[start Entries provided]

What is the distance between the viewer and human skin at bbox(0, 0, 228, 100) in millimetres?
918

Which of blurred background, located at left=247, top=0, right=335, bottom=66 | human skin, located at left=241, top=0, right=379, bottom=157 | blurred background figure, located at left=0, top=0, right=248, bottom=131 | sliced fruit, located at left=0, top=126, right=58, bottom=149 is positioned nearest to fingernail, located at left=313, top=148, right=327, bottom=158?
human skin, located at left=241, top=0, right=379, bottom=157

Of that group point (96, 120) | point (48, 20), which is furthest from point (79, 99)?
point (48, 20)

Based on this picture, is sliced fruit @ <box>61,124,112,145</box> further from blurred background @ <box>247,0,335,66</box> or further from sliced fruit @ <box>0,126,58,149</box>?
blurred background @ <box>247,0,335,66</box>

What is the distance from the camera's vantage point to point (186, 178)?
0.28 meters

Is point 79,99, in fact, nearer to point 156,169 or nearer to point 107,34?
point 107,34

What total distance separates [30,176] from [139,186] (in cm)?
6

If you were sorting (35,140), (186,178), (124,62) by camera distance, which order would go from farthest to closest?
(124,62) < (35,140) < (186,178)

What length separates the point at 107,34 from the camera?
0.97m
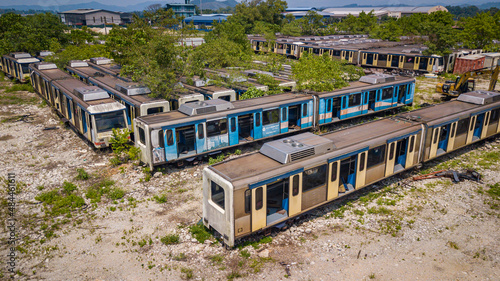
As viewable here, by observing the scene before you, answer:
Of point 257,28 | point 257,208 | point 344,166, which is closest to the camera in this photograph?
point 257,208

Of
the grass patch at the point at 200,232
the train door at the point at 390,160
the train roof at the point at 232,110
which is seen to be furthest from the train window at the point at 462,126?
the grass patch at the point at 200,232

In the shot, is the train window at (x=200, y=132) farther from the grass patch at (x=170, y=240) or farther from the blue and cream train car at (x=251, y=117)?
the grass patch at (x=170, y=240)

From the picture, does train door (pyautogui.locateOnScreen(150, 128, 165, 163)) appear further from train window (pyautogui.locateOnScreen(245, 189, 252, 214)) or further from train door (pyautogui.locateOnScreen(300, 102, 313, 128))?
train door (pyautogui.locateOnScreen(300, 102, 313, 128))

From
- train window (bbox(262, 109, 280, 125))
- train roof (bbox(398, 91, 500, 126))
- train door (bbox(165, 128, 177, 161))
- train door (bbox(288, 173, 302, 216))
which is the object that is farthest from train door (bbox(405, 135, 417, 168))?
train door (bbox(165, 128, 177, 161))

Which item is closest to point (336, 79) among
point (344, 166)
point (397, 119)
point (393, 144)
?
point (397, 119)

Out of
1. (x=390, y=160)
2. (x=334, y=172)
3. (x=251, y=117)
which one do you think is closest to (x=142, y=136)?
(x=251, y=117)

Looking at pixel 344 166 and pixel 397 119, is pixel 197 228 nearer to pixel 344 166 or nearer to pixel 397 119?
pixel 344 166
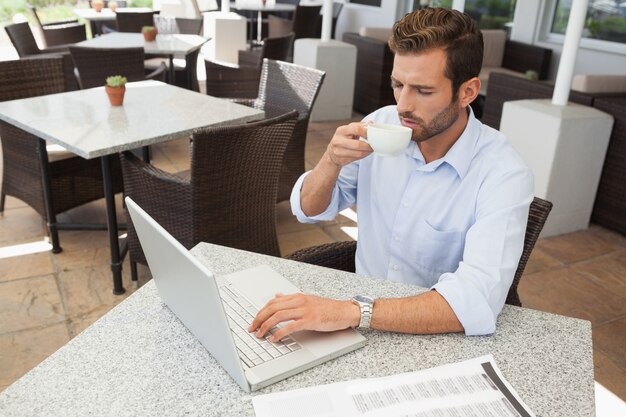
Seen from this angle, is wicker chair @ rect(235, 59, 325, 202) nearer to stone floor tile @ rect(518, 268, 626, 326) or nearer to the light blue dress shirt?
stone floor tile @ rect(518, 268, 626, 326)

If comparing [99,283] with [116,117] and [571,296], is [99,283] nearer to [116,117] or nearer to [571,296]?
[116,117]

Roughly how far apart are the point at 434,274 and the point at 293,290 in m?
0.50

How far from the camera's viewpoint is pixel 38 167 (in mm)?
2977

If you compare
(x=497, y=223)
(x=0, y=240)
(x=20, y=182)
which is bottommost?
(x=0, y=240)

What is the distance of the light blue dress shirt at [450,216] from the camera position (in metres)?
1.20

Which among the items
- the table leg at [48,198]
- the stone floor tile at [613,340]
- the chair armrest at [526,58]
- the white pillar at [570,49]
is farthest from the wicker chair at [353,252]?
the chair armrest at [526,58]

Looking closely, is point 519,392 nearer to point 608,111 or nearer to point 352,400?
point 352,400

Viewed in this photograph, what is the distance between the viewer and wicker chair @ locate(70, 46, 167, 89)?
3707mm

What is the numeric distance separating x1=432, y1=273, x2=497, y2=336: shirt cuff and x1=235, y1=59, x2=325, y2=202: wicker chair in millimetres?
2101

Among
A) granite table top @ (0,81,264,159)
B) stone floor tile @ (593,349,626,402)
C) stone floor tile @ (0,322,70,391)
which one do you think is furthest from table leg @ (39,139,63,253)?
stone floor tile @ (593,349,626,402)

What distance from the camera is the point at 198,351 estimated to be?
104 cm

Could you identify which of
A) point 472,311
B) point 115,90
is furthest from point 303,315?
point 115,90

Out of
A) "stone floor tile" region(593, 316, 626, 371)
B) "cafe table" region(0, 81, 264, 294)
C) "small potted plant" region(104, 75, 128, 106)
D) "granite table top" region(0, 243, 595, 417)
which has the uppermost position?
"small potted plant" region(104, 75, 128, 106)

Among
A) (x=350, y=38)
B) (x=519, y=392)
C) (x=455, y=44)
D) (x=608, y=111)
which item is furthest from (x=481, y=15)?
(x=519, y=392)
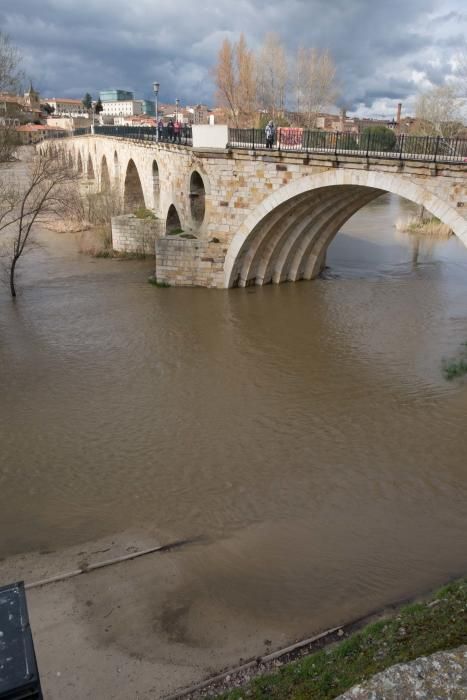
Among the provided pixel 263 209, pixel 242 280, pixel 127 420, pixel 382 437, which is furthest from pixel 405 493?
pixel 242 280

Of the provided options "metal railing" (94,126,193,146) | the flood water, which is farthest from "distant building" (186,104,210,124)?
the flood water

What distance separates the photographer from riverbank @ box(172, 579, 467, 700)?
3785mm

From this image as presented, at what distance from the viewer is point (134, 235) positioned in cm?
2233

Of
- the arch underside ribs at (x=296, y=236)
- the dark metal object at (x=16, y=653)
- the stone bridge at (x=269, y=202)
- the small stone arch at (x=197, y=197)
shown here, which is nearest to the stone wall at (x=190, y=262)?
the stone bridge at (x=269, y=202)

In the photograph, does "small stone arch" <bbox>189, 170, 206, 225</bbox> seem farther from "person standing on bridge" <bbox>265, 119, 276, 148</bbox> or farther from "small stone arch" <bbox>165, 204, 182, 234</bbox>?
"person standing on bridge" <bbox>265, 119, 276, 148</bbox>

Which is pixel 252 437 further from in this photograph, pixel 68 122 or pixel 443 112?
pixel 68 122

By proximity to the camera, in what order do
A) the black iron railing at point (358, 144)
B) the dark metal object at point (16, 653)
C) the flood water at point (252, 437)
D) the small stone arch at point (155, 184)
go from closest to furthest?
the dark metal object at point (16, 653), the flood water at point (252, 437), the black iron railing at point (358, 144), the small stone arch at point (155, 184)

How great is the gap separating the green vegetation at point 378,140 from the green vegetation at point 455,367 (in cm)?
508

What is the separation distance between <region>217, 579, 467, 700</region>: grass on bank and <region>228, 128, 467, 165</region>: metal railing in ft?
30.6

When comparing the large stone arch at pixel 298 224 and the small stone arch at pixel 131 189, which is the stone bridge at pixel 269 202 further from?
the small stone arch at pixel 131 189

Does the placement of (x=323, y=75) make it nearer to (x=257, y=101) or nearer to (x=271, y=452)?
(x=257, y=101)

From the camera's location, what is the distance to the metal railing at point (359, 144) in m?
11.5

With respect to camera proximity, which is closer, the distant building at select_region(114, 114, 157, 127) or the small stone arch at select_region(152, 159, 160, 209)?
the small stone arch at select_region(152, 159, 160, 209)

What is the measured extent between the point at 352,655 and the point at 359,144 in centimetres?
1145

[end Entries provided]

Reproduce the listing exactly. Leave its pictures out.

→ Final answer:
What is the distance between the viewer and human skin at bbox(0, 0, 228, 100) in millimetres?
918

Which of blurred background, located at left=247, top=0, right=335, bottom=66 | human skin, located at left=241, top=0, right=379, bottom=157 | blurred background figure, located at left=0, top=0, right=248, bottom=131 | sliced fruit, located at left=0, top=126, right=58, bottom=149 is positioned nearest to fingernail, located at left=313, top=148, right=327, bottom=158?
human skin, located at left=241, top=0, right=379, bottom=157

Of that group point (96, 120) | point (48, 20), which is furthest from point (79, 99)?
point (48, 20)

Based on this picture, is sliced fruit @ <box>61,124,112,145</box> further from blurred background @ <box>247,0,335,66</box> or further from sliced fruit @ <box>0,126,58,149</box>?
blurred background @ <box>247,0,335,66</box>

What is the distance from the camera's vantage point to point (186, 178)?
0.28 meters

Is point 79,99, in fact, nearer to point 156,169 or nearer to point 107,34?
point 107,34

What total distance separates [30,176] from [139,186] (in cm)?
6

If you were sorting (35,140), (186,178), (124,62) by camera distance, which order would go from farthest to closest?
(124,62) < (35,140) < (186,178)

What length separates the point at 107,34 from the camera?
0.97m
As viewable here, by observing the scene before you, answer:
Of point 257,28 | point 257,208 | point 344,166, which is closest to the camera in this photograph?
point 257,208

Of
the grass patch at the point at 200,232
the train door at the point at 390,160
the train roof at the point at 232,110
which is seen to be furthest from the train window at the point at 462,126?
the grass patch at the point at 200,232

In the shot, is the train window at (x=200, y=132) farther from the grass patch at (x=170, y=240) or farther from the blue and cream train car at (x=251, y=117)?
the grass patch at (x=170, y=240)

From the picture, does train door (pyautogui.locateOnScreen(150, 128, 165, 163)) appear further from train window (pyautogui.locateOnScreen(245, 189, 252, 214)) or further from train door (pyautogui.locateOnScreen(300, 102, 313, 128))?
train door (pyautogui.locateOnScreen(300, 102, 313, 128))

From
- train window (bbox(262, 109, 280, 125))
- train roof (bbox(398, 91, 500, 126))
- train door (bbox(165, 128, 177, 161))
- train door (bbox(288, 173, 302, 216))
which is the object that is farthest from train door (bbox(405, 135, 417, 168))?
train door (bbox(165, 128, 177, 161))

Which item is closest to point (336, 79) among
point (344, 166)
point (397, 119)
point (393, 144)
?
point (397, 119)

Out of
1. (x=390, y=160)
2. (x=334, y=172)
3. (x=251, y=117)
which one do you think is closest to (x=142, y=136)?
(x=251, y=117)

Looking at pixel 344 166 and pixel 397 119, is pixel 197 228 nearer to pixel 344 166 or nearer to pixel 397 119?
pixel 344 166
Seen from this angle, is wicker chair @ rect(235, 59, 325, 202) nearer to stone floor tile @ rect(518, 268, 626, 326) or nearer to the light blue dress shirt?
stone floor tile @ rect(518, 268, 626, 326)

If comparing [99,283] with [116,117] and [571,296], is [99,283] nearer to [116,117] or nearer to [571,296]?
[116,117]

Roughly how far apart are the point at 434,274 and the point at 293,290 in m?
0.50

How far from the camera's viewpoint is pixel 38 167 (in mm)?
2977

If you compare
(x=497, y=223)
(x=0, y=240)
(x=20, y=182)
which is bottommost?
(x=0, y=240)

What is the distance of the light blue dress shirt at [450,216] from the camera position (in metres)?
1.20

Which among the items
- the table leg at [48,198]
- the stone floor tile at [613,340]
- the chair armrest at [526,58]
- the white pillar at [570,49]
is farthest from the wicker chair at [353,252]?
the chair armrest at [526,58]

Looking closely, is point 519,392 nearer to point 608,111 or nearer to point 352,400?
point 352,400

Viewed in this photograph, what is the distance between the viewer and wicker chair @ locate(70, 46, 167, 89)?
3707mm

What is the numeric distance separating x1=432, y1=273, x2=497, y2=336: shirt cuff and x1=235, y1=59, x2=325, y2=202: wicker chair in millimetres?
2101

Among
A) granite table top @ (0,81,264,159)
B) stone floor tile @ (593,349,626,402)
C) stone floor tile @ (0,322,70,391)
which one do you think is furthest from table leg @ (39,139,63,253)?
stone floor tile @ (593,349,626,402)

What distance from the camera is the point at 198,351 estimated to be?
104 cm

Could you identify which of
A) point 472,311
B) point 115,90
is furthest from point 303,315?
point 115,90

Out of
A) "stone floor tile" region(593, 316, 626, 371)
B) "cafe table" region(0, 81, 264, 294)
C) "small potted plant" region(104, 75, 128, 106)
D) "granite table top" region(0, 243, 595, 417)
which has the uppermost position?
"small potted plant" region(104, 75, 128, 106)

Among
A) (x=350, y=38)
B) (x=519, y=392)
C) (x=455, y=44)
D) (x=608, y=111)
which item is furthest from (x=481, y=15)?
(x=519, y=392)
Among the provided pixel 263 209, pixel 242 280, pixel 127 420, pixel 382 437, which is furthest from pixel 405 493?
pixel 242 280

Of the provided options "metal railing" (94,126,193,146) | the flood water, which is farthest from "distant building" (186,104,210,124)?
the flood water

What distance separates the photographer from riverbank @ box(172, 579, 467, 700)?
3785mm

From this image as presented, at what distance from the viewer is point (134, 235) positioned in cm?
2233

Of
- the arch underside ribs at (x=296, y=236)
- the dark metal object at (x=16, y=653)
- the stone bridge at (x=269, y=202)
- the small stone arch at (x=197, y=197)
shown here, which is nearest to the stone wall at (x=190, y=262)?
the stone bridge at (x=269, y=202)

In the photograph, does "small stone arch" <bbox>189, 170, 206, 225</bbox> seem farther from "person standing on bridge" <bbox>265, 119, 276, 148</bbox> or farther from "small stone arch" <bbox>165, 204, 182, 234</bbox>?
"person standing on bridge" <bbox>265, 119, 276, 148</bbox>

Which is pixel 252 437 further from in this photograph, pixel 68 122 or pixel 443 112?
pixel 68 122

By proximity to the camera, in what order do
A) the black iron railing at point (358, 144)
B) the dark metal object at point (16, 653)
C) the flood water at point (252, 437)
D) the small stone arch at point (155, 184)
go from closest to furthest?
the dark metal object at point (16, 653), the flood water at point (252, 437), the black iron railing at point (358, 144), the small stone arch at point (155, 184)

How great is the gap separating the green vegetation at point 378,140 from the green vegetation at point 455,367 (in cm)?
508

What is the separation distance between <region>217, 579, 467, 700</region>: grass on bank and <region>228, 128, 467, 165</region>: metal railing in ft?
30.6

When comparing the large stone arch at pixel 298 224 and the small stone arch at pixel 131 189, which is the stone bridge at pixel 269 202 further from?
the small stone arch at pixel 131 189

Does the placement of (x=323, y=75) make it nearer to (x=257, y=101) or nearer to (x=271, y=452)?
(x=257, y=101)

From the camera's location, what is the distance to the metal railing at point (359, 144) in m?
11.5

With respect to camera proximity, which is closer, the distant building at select_region(114, 114, 157, 127) or the small stone arch at select_region(152, 159, 160, 209)?
the small stone arch at select_region(152, 159, 160, 209)

What is the measured extent between the point at 352,655 and the point at 359,144 in centimetres?
1145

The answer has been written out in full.